Traffic Lights

In the past few days there has been some welcome clarification of just what is and what is not included in the proposed “traffic light” addition to the Leave Home Safe app for controlling spread of Covid.

Most important, chief executive John Lee Ka-chiu has confirmed that any change to the software will only be for public health reasons, not for any other purpose. This was an essential assurance. Ultimately, minimizing spread of the pandemic depends on cooperation of the community. The slightest whiff of the change being used to smuggle in extra objectives would have forfeited the required goodwill.

But there remain some areas where further detail is needed. For example, based on my personal experience I hope we can have some assurances that there will be substantial improvements to the government’s IT infrastructure. When I contracted the virus last month, the first 20 attempts to register on the official website from the home computer failed, apparently on the grounds of misreporting my ID card number. I do not pretend to be adept at technology but this is one of the few areas where I am confident of my knowledge. Moreover, the nurse at the Covid clinic, well versed in such matters, also failed several times to complete the registration using my phone. Only at the fifth attempt was she successful.

Upon return home I received follow up messages instructing me to register on a government website to answer further questions. Typing in the address given generated the response “No such page”. Using the phone instead of the computer achieved access, but gave rise to requirements beyond my capability. I must admit I gave up.

Another area for further clarification is how a Hongkonger can acquire a green light. We know who gets a red one – people under quarantine who shouldn’t be out -- and who gets a yellow one – people whose movements are restricted. But the mainland system upon which ours is to be based also has a green one. Will everyone who has the app on their phone be deemed to be green if they are not red or yellow, or will this have to be proved separately? Will this mean a city-wide PCR testing operation like the one conducted last week in Macau, combined with an identity proving exercise? This needs to be spelled out with a clear explanation either way as the scheme is finalised.

Important as these matters are, there is an underlying issue behind the detail which is vital in determining the future of our city as an international business centre. To highlight this let me set out the views of the international community as to desirable long term objectives. The aim should be to reach a situation of no quarantine, no tests, no checks, and no masks. Some of our competitors in the region have already reached this situation. Common sense suggests we cannot hope to achieve all these at the same time. So we may have to suspend progress in some aspects in order to secure success in others. All understood. But we must be seen to be moving forward.

The question remains whether the extensive social restrictions of the past two and a half years are a temporary set of measures to get us over the crisis. Or whether we see some of them as permanent changes to our way of life.

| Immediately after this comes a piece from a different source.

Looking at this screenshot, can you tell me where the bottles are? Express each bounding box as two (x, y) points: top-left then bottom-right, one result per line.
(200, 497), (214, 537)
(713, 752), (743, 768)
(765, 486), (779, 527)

Take quarantine: all the talk has been of allowing returning residents to stay home for all or part of the seven days, or of shortening the overall period or splitting it into some days in the hotel plus some under scrutiny. These discussions are welcome as interim improvements, but the ultimate objective must be complete abolition.

As regards tests, all the talk has been of more of them with PCR replacing RAT. OK provided that is an interim step towards complete cessation, not OK if the future holds multiple sticks up the nose and to the back of the throat. Likewise with checking temperature and vaccination status on entry to premises.

Then there is the issue of mask wearing. Recently I have noticed a change in public mood towards compliance. Some months ago anyone whose mask was not worn correctly could expect to be publicly berated by a self appointed vigilante. Now the public seem more relaxed. But I have yet to hear a single official speak about ending the mask mandate.

Important economic activities are starting to drift away from Hong Kong. The exhibition industry recently petitioned the chief executive to report that some major events had been lost, hopefully on a temporary basis but expressing fear they might never return unless policies were amended.

Similarly with sporting events. The world snooker championship is a natural for Hong Kong. We and the mainland have several of the world’s top players for both men and women – including the number one lady. The scheduled August event has been pushed back to October but there are doubts it will go ahead even then under our present regime. The same clouds hover over the Rugby Sevens, despite the keenness at top government levels to combine it with an important business conference in November.

Singapore recently reported over 24,000 cases in a single day. The health minister said the situation was manageable, part of the price for opening up. On that same day Hong Kong had about one tenth the number of cases, our daily press conference was doomladen.

So it comes down to mindset. We have some of the highest rates of vaccination, and immunity through previous infection, in the world. If adopting the traffic light system is just another layer of control, then forget it. But if it will give us the confidence to reclaim our title of Asia’s World City, then let’s go for it.